Max Planck Institute for Psycholinguistics, Nijmegen, The Netherlands.
Donders Institute for Brain, Cognition and Behaviour, Radboud University, Nijmegen, The Netherlands.
Q J Exp Psychol (Hove). 2020 Oct;73(10):1523-1536. doi: 10.1177/1747021820914564. Epub 2020 Apr 20.

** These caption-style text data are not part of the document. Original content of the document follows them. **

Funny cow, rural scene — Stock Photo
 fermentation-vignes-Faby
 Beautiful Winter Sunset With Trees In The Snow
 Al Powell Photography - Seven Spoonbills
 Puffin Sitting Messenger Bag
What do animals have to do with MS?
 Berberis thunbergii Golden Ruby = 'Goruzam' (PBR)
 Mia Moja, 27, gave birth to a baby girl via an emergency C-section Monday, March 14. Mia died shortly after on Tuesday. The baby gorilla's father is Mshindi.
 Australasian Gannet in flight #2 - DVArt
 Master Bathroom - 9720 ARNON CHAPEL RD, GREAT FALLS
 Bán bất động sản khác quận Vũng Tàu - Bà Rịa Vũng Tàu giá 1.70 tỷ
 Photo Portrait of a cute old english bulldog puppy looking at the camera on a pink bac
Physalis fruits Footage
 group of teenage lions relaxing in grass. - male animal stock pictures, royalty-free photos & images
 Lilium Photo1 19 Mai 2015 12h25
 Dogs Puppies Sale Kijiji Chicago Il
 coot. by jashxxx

Spoken words are highly variable and therefore listeners interpret speech sounds relative to the surrounding acoustic context, such as the speech rate of a preceding sentence. For instance, a vowel midway between short /ɑ/ and long /a:/ in Dutch is perceived as short /ɑ/ in the context of preceding slow speech, but as long /a:/ if preceded by a fast context. Despite the well-established influence of visual articulatory cues on speech comprehension, it remains unclear whether visual cues to speech rate also influence subsequent spoken word recognition. In two "Go Fish"-like experiments, participants were presented with audio-only (auditory speech + fixation cross), visual-only (mute videos of talking head), and audiovisual (speech + videos) context sentences, followed by ambiguous target words containing vowels midway between short /ɑ/ and long /a:/. In Experiment 1, target words were always presented auditorily, without visual articulatory cues. Although the audio-only and audiovisual contexts induced a rate effect (i.e., more long /a:/ responses after fast contexts), the visual-only condition did not. When, in Experiment 2, target words were presented audiovisually, rate effects were observed in all three conditions, including visual-only. This suggests that visual cues to speech rate in a context sentence influence the perception of following visual target cues (e.g., duration of lip aperture), which at an audiovisual integration stage bias participants' target categorisation responses. These findings contribute to a better understanding of how what we see influences what we hear.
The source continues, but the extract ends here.